- What you have to do -
Convert the lines from the one containing "Looking at this picture, does" through the end of the entries into a JSON list of strings, one string per line, omitting blank lines.

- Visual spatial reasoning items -
»»

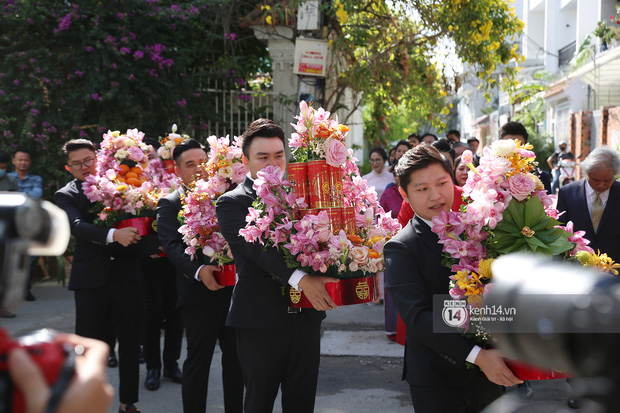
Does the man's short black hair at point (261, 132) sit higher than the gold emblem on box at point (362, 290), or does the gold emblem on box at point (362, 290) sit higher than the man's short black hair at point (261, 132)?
the man's short black hair at point (261, 132)

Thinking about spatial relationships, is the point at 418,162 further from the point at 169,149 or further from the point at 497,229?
the point at 169,149

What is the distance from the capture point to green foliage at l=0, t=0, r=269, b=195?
9617mm

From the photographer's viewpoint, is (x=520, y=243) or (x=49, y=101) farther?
(x=49, y=101)

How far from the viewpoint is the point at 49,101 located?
9898 mm

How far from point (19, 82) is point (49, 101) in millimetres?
492

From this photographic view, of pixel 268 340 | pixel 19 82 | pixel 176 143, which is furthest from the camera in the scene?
pixel 19 82

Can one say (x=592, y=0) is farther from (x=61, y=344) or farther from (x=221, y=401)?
(x=61, y=344)

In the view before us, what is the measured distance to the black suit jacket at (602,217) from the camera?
16.8ft

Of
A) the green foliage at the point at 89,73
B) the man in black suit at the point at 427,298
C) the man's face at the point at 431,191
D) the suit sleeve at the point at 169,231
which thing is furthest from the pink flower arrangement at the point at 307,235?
the green foliage at the point at 89,73

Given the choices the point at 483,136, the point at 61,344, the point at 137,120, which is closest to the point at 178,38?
the point at 137,120

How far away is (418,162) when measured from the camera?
9.80 ft

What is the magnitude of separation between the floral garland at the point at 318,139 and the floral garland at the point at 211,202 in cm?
99

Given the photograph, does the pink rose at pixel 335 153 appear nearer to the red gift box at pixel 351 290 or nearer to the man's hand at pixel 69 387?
the red gift box at pixel 351 290

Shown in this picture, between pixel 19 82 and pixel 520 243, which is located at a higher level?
pixel 19 82
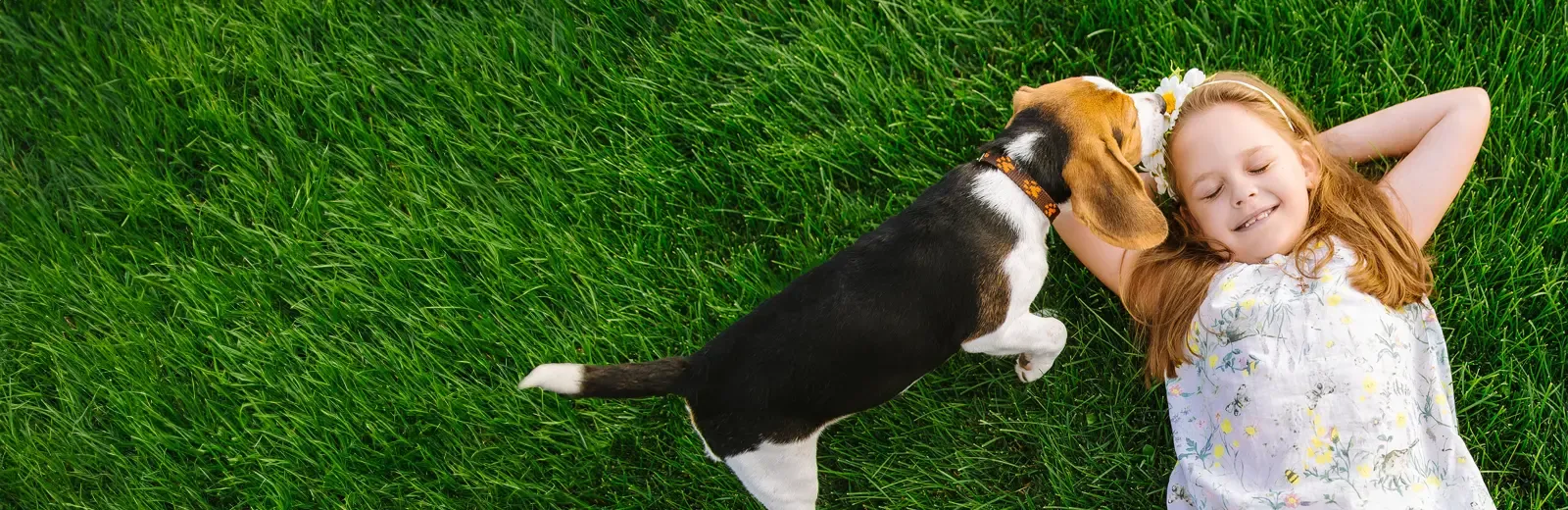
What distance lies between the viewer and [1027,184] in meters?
2.88

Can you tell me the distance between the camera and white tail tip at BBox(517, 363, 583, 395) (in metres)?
2.75

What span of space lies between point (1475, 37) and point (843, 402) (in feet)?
8.89

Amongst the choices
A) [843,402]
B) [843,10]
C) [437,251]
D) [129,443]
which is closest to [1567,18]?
[843,10]

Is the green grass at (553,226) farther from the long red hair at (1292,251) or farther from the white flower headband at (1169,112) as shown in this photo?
the white flower headband at (1169,112)

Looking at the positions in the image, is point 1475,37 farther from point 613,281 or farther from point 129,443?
point 129,443

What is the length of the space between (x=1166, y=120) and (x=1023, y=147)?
23.1 inches

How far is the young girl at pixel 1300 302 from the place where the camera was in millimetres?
2836

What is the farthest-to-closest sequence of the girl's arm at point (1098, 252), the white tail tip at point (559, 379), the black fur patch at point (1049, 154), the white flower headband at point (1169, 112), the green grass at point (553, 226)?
1. the green grass at point (553, 226)
2. the girl's arm at point (1098, 252)
3. the white flower headband at point (1169, 112)
4. the black fur patch at point (1049, 154)
5. the white tail tip at point (559, 379)

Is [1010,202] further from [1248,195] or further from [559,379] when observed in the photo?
[559,379]

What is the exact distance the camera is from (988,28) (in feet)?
12.7

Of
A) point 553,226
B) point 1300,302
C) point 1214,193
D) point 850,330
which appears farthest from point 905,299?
point 553,226

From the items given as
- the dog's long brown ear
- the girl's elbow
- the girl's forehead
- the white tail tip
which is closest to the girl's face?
the girl's forehead

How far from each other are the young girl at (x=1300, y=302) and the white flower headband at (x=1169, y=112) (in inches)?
1.0

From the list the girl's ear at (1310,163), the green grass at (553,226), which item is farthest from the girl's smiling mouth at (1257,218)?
the green grass at (553,226)
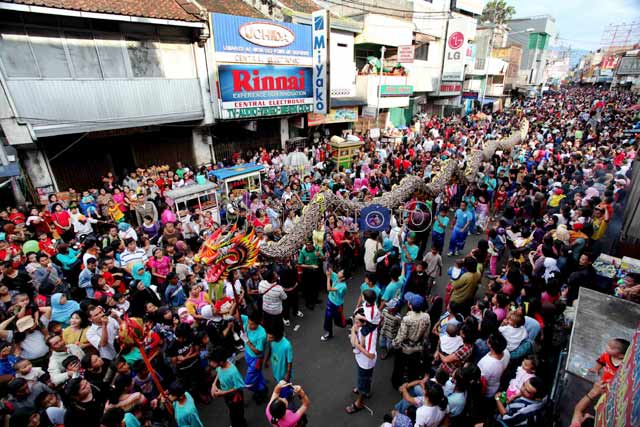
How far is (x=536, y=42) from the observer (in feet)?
157

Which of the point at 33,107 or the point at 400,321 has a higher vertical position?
the point at 33,107

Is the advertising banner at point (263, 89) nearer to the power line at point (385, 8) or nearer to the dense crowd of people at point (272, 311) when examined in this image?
the dense crowd of people at point (272, 311)

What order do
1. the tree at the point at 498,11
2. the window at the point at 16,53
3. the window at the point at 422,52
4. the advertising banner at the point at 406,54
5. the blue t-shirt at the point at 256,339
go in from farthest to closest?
the tree at the point at 498,11 < the window at the point at 422,52 < the advertising banner at the point at 406,54 < the window at the point at 16,53 < the blue t-shirt at the point at 256,339

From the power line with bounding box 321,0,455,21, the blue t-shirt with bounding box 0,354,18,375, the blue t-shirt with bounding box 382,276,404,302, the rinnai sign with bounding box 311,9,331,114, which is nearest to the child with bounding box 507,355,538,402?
the blue t-shirt with bounding box 382,276,404,302

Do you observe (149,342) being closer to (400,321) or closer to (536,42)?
(400,321)

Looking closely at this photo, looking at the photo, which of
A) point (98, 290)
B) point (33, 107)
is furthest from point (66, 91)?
point (98, 290)

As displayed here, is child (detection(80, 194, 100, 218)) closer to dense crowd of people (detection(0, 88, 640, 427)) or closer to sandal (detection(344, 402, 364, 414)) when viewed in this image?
dense crowd of people (detection(0, 88, 640, 427))

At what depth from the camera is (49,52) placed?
9633mm

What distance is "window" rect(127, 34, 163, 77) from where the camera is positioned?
441 inches

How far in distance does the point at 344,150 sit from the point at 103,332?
39.9 feet

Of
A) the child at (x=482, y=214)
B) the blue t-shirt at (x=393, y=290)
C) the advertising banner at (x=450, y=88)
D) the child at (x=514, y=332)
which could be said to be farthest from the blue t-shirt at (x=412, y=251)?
the advertising banner at (x=450, y=88)

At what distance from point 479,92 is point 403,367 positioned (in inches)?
1421

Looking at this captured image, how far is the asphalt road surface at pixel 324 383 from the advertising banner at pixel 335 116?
12.8 meters

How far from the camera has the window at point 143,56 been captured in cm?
1120
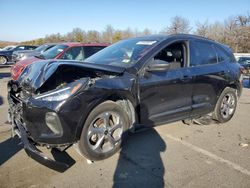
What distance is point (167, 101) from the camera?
4.55 metres

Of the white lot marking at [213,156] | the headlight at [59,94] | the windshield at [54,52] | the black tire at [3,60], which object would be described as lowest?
the white lot marking at [213,156]

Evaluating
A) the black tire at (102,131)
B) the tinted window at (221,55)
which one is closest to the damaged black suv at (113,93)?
the black tire at (102,131)

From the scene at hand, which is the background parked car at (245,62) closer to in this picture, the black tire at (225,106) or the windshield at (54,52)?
the windshield at (54,52)

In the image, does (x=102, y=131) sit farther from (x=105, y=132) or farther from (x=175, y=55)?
(x=175, y=55)

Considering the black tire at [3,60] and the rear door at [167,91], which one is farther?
the black tire at [3,60]

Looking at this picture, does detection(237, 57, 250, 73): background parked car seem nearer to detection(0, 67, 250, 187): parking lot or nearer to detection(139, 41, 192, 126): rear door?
detection(0, 67, 250, 187): parking lot

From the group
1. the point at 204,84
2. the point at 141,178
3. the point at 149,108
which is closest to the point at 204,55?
the point at 204,84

««

- Task answer -
[
  "Looking at this picture, does detection(237, 57, 250, 73): background parked car seem nearer to detection(0, 67, 250, 187): parking lot or nearer to detection(139, 41, 192, 126): rear door?",
  "detection(0, 67, 250, 187): parking lot",
  "From the group",
  "1. the point at 204,84",
  "2. the point at 141,178",
  "3. the point at 149,108",
  "which is closest to the point at 204,55?",
  "the point at 204,84"
]